Articles 19-22 outline the Right to Freedom, with Article 19 exclusively for citizens granting six freedoms: speech and expression, peaceful assembly without arms, forming associations/unions, free movement across India, residence/settlement anywhere, and practicing any profession, trade, or business. These are not absolute; reasonable restrictions apply for state security, public order, decency, or morality.​

Article 20 protects against ex-post facto laws (no retroactive criminalization), double jeopardy (no repeat trial for the same offense), and self-incrimination (no forced testimony). Available to all persons, it safeguards judicial fairness.
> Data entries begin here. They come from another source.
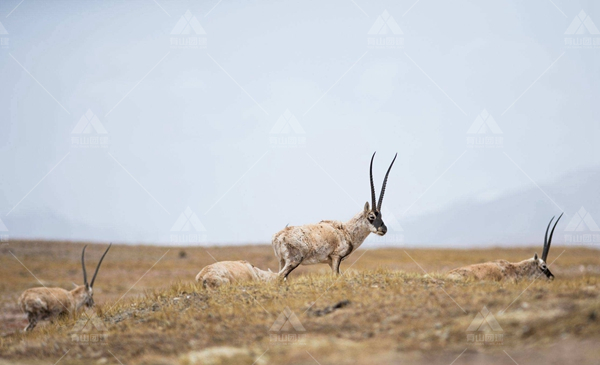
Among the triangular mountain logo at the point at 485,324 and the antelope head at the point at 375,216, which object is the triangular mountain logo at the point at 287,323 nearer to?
the triangular mountain logo at the point at 485,324

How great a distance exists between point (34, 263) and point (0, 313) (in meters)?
28.8

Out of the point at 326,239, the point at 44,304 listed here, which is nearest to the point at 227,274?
the point at 326,239

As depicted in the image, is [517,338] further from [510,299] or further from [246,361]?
[246,361]

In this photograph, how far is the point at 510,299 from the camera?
1000 centimetres

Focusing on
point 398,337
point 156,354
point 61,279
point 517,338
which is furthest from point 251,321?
point 61,279

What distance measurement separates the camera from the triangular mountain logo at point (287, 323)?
394 inches
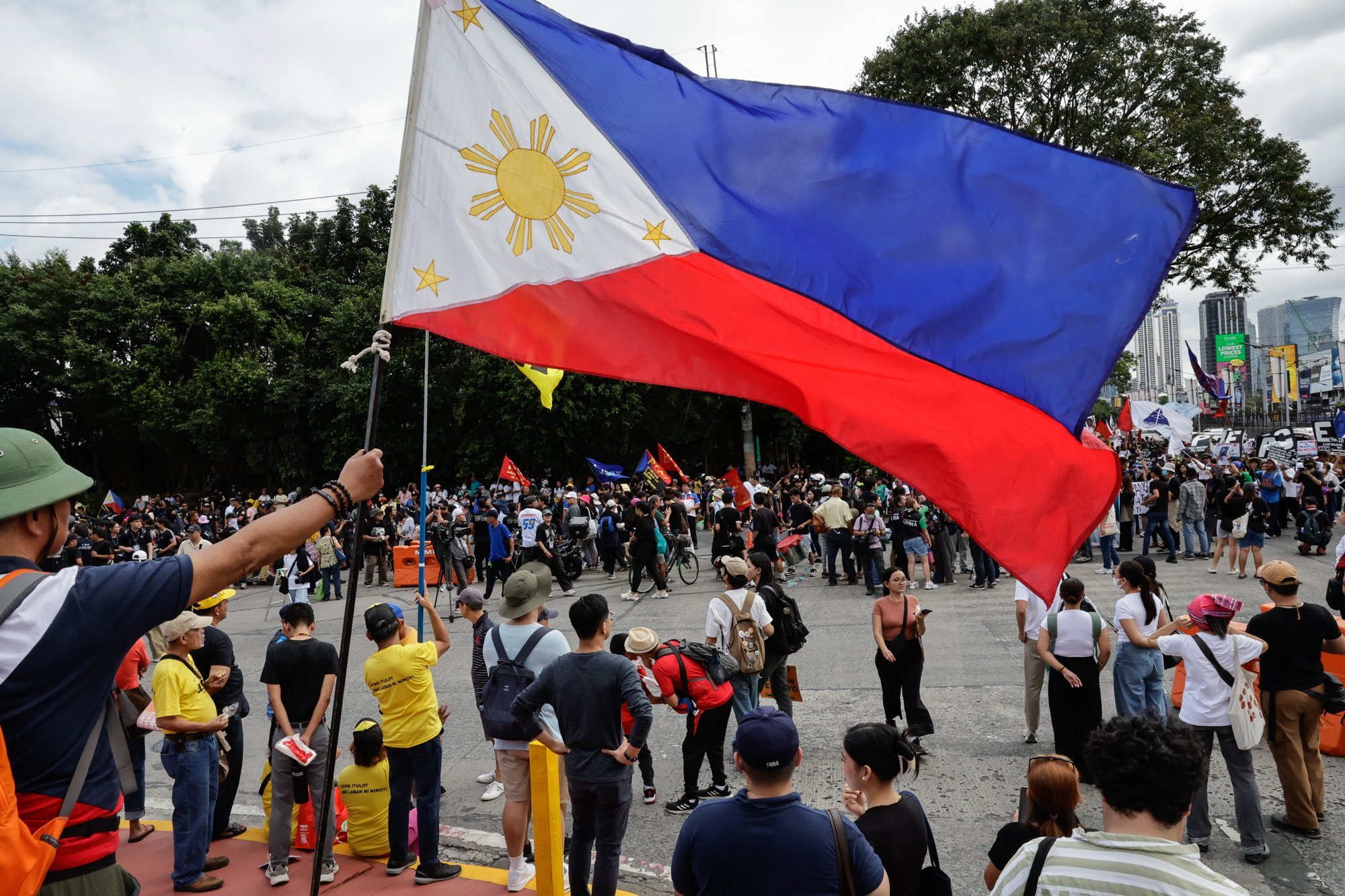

Article 21, pivotal for all persons, declares no deprivation of life or personal liberty except by “procedure established by law,” expanded judicially to include “due process” via Maneka Gandhi (1978), encompassing privacy, health, education, and clean environment. ​

Article 22 prevents arbitrary arrests/detentions, mandating grounds of arrest disclosure, lawyer access within 24 hours, and magistrate production within 24 hours. Preventive detention laws like NSA have restrictions (max 3 months without advisory board review). This right empowers citizens against state excesses; e.g., Shreya Singhal v. Union of India (2015) struck down Section 66A of the IT Act for chilling free speech. ​

Freedoms under Article 19 promote democracy—speech enables dissent, assembly fuels protests like farmers’ agitations. Judicial activism has broadened Article 21 to rights like speedy trials (Hussainara Khatoon, 1979) and LGBTQ+ decriminalization (Navtej Singh Johar, 2018).

Right against Exploitation

Articles 23-24 prohibit exploitation, banning human trafficking, forced labor (begar), and child labor under 14 in hazardous jobs. Article 23 voids traffic in humans and begar, punishable as offenses; courts interpret “forced labor” broadly, including state-compelled work without pay, as in People’s Union for Democratic Rights v. Union of India (1982). ​

Article 24 forbids employment of children below 14 in factories, mines, or hazardous work, enforced via laws like Child Labour Act, 1986. This right targets historical practices like bonded labor, affecting millions. Remedies include Supreme Court directives for rehabilitation funds from violators. ​

Post-independence, bonded labor persists in rural areas, but interventions like the Bonded Labour System (Abolition) Act, 1976, aid eradication. Supreme Court in Bandhua Mukti Morcha v. Union of India (1984) ordered surveys and rehabilitation. Available to all, it upholds human dignity against economic coercion. ​

Right to Freedom of Religion

Articles 25-28 ensure secularism. Article 25 grants freedom of conscience, practice, profess, and propagate religion, subject to public order, morality, health. Article 26 allows religious denominations to manage affairs, own property. Article 27 bars taxes for specific religions; Article 28 prohibits religious instruction in state-funded schools. ​

Citizens enjoy this fully; e.g., Sabarimala (2018) struck temple entry bans for women. State regulates secular aspects like temple administration (Shirur Mutt, 1954). ​

Cultural and Educational Rights

Articles 29-30 protect minorities. Article 29 preserves language, script, culture; Article 30 allows minorities to establish/administer educational institutions. State cannot discriminate in aid based on minority status (St. Stephen’s College v. University of Delhi, 1992). ​

Right to Constitutional Remedies

Article 32 empowers direct Supreme Court access for enforcement via writs (habeas corpus, mandamus, etc.), called “heart and soul” by Dr. Ambedkar.